The Kirklees chronic pain pathway and specialist community pain services need to reach the right people, at the right time and place, to reduce the variation in patient experience. The local evidence suggests that current services do not meet people’s needs. Services should be evaluated and GPs/practices nurses/other health professionals offered more training and education on the assessment, referral pathways and services available to those who suffer from this debilitating condition. 

References

  1. The British Pain Society. National Pain Audit Final Report; 2012. Available from: http://www.nationalpainaudit.org/media/files/NationalPainAudit-2012.pdf
  2. Merskey H, Bogduk N (eds). Classification of Chronic Pain. International Association for the Study of Pain, Seattle, Part III, Pain Terminology, updated in 2011; 1994.
  3. British Pain Society. Assessment of Pain in Older People; 2007.
  4. Swierzewski. Causes of Chronic Pain; 2011. Available from: http://www.healthcommunities.com/chronic-pain/causes.shtml (accessed on 13th of March 2013).
  5. NICE. Neuropathic Pain: The Pharmacological Management of Neuropathic Pain in Adults in Non-specialist Settings (CG 96); 2010.

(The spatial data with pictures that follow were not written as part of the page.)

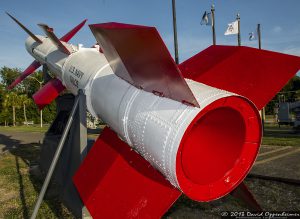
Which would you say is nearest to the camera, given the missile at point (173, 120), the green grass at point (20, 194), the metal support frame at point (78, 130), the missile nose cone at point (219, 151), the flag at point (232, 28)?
the missile at point (173, 120)

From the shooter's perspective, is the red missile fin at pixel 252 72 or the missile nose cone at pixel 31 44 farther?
the missile nose cone at pixel 31 44

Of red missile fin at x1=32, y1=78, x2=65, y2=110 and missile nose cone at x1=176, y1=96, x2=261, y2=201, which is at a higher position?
missile nose cone at x1=176, y1=96, x2=261, y2=201

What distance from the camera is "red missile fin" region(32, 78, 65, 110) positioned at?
612 centimetres

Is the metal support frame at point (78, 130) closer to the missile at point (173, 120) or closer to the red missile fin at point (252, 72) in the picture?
the missile at point (173, 120)

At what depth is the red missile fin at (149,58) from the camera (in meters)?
2.30

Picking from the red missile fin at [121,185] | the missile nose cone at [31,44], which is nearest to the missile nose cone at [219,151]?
the red missile fin at [121,185]

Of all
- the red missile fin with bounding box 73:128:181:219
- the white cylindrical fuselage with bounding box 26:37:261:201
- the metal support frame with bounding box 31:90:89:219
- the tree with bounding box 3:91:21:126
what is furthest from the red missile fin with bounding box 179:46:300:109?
the tree with bounding box 3:91:21:126

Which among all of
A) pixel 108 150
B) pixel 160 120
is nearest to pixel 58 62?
pixel 108 150

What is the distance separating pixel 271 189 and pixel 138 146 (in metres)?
4.28

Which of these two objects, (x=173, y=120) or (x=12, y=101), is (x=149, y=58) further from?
(x=12, y=101)

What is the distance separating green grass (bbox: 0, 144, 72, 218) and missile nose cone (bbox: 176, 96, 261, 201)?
3.41 meters

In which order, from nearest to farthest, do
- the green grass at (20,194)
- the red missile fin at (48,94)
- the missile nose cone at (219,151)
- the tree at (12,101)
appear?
the missile nose cone at (219,151) → the green grass at (20,194) → the red missile fin at (48,94) → the tree at (12,101)

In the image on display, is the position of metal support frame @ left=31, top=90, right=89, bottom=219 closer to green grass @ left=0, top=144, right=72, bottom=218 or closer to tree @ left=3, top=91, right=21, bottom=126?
green grass @ left=0, top=144, right=72, bottom=218

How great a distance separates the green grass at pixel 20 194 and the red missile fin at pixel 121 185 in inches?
78.5
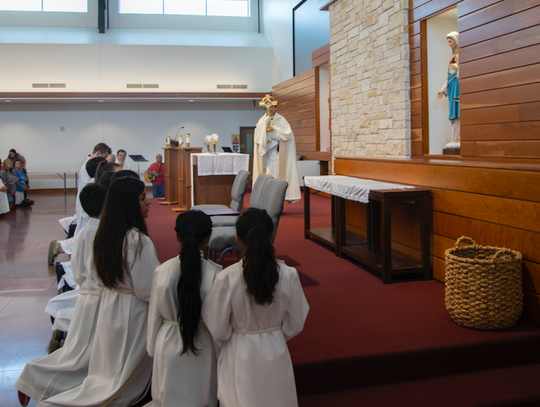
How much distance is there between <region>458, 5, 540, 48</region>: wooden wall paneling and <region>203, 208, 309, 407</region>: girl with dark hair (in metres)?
3.14

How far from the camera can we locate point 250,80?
13.4m

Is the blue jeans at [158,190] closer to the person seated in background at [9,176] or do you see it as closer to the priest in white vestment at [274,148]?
the person seated in background at [9,176]

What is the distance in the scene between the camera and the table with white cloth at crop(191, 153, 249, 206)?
Result: 21.5 ft

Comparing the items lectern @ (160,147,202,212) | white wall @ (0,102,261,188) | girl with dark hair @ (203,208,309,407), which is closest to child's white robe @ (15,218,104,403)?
girl with dark hair @ (203,208,309,407)

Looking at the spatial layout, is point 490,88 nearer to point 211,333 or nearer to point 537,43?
point 537,43

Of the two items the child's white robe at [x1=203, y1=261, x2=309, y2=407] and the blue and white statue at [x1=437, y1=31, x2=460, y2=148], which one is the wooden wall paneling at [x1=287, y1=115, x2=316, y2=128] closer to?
the blue and white statue at [x1=437, y1=31, x2=460, y2=148]

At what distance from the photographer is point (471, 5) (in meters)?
4.32

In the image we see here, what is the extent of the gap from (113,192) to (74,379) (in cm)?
94

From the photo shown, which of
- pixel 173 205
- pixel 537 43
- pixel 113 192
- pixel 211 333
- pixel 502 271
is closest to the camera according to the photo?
pixel 211 333

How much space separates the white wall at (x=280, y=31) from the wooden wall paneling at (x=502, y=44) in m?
7.53

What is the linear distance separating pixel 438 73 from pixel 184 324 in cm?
472

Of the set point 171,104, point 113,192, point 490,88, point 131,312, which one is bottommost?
point 131,312

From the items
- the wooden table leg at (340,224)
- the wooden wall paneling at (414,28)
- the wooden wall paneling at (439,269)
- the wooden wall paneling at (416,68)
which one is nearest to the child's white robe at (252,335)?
the wooden wall paneling at (439,269)

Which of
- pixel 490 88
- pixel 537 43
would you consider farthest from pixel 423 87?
pixel 537 43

  6. Spence D. Bad Medicine: Pain. BMJ; 340: b5683; 2010.
  7. Price C. Putting Pain on the Agenda: The Report of the First English Pain Summit; 2012.

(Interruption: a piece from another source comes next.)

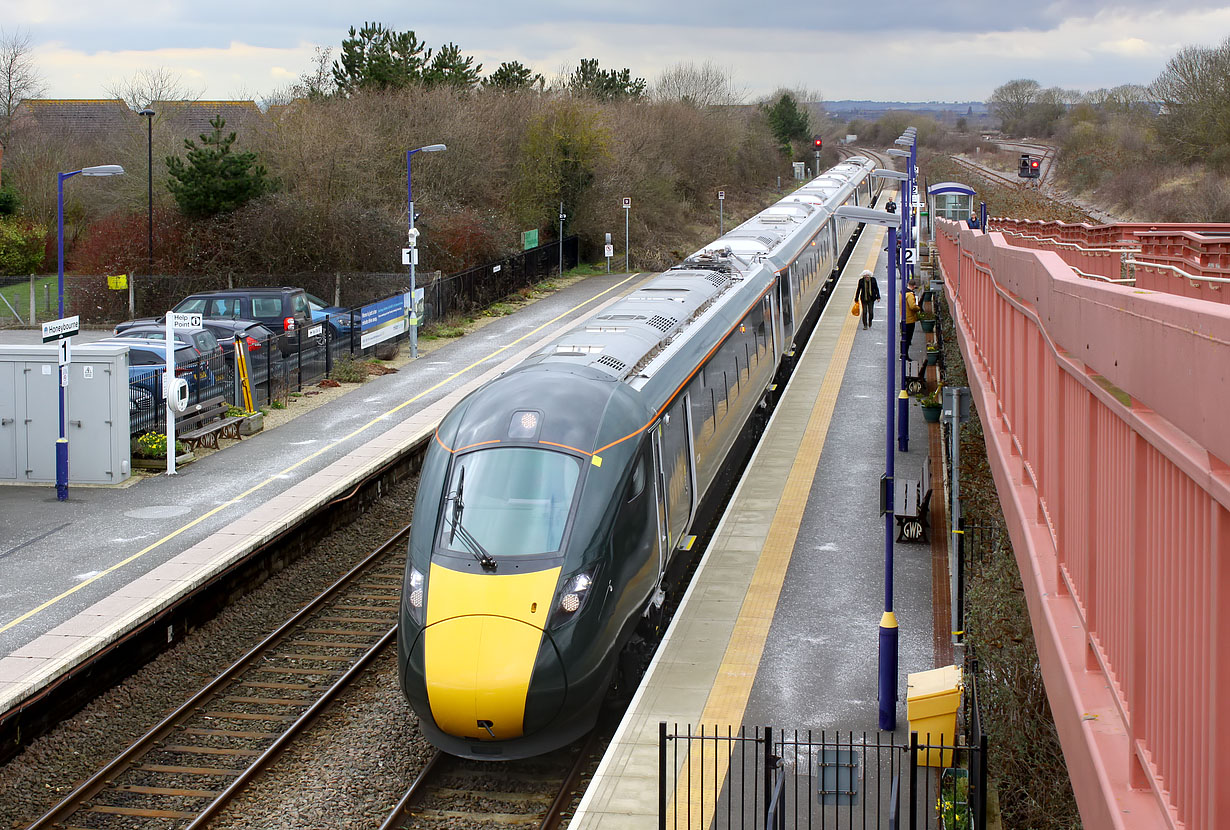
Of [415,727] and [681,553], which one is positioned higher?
[681,553]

  8. HSE. Chronic Pain. Vol 1. Chapter 9; 2011.
  9. NHS Kirklees and Kirklees Council. Current Living in Kirklees Survey; 2012.
  10. NHS Choices. NHS Help on Offer for People with Pain; 2012. Available from: http://www.nhs.uk/Livewell/Pain/Pages/Longtermpain.aspx
  11. Surgery Door. Pain Management Treatment in the UK; 2010. Available from: http://www.surgerydoor.co.uk/treatments/pain-management/ (accessed on 13th of March 2013).
  12. Chronic Pain Policy Coalition. Pain Summit Report; 2011.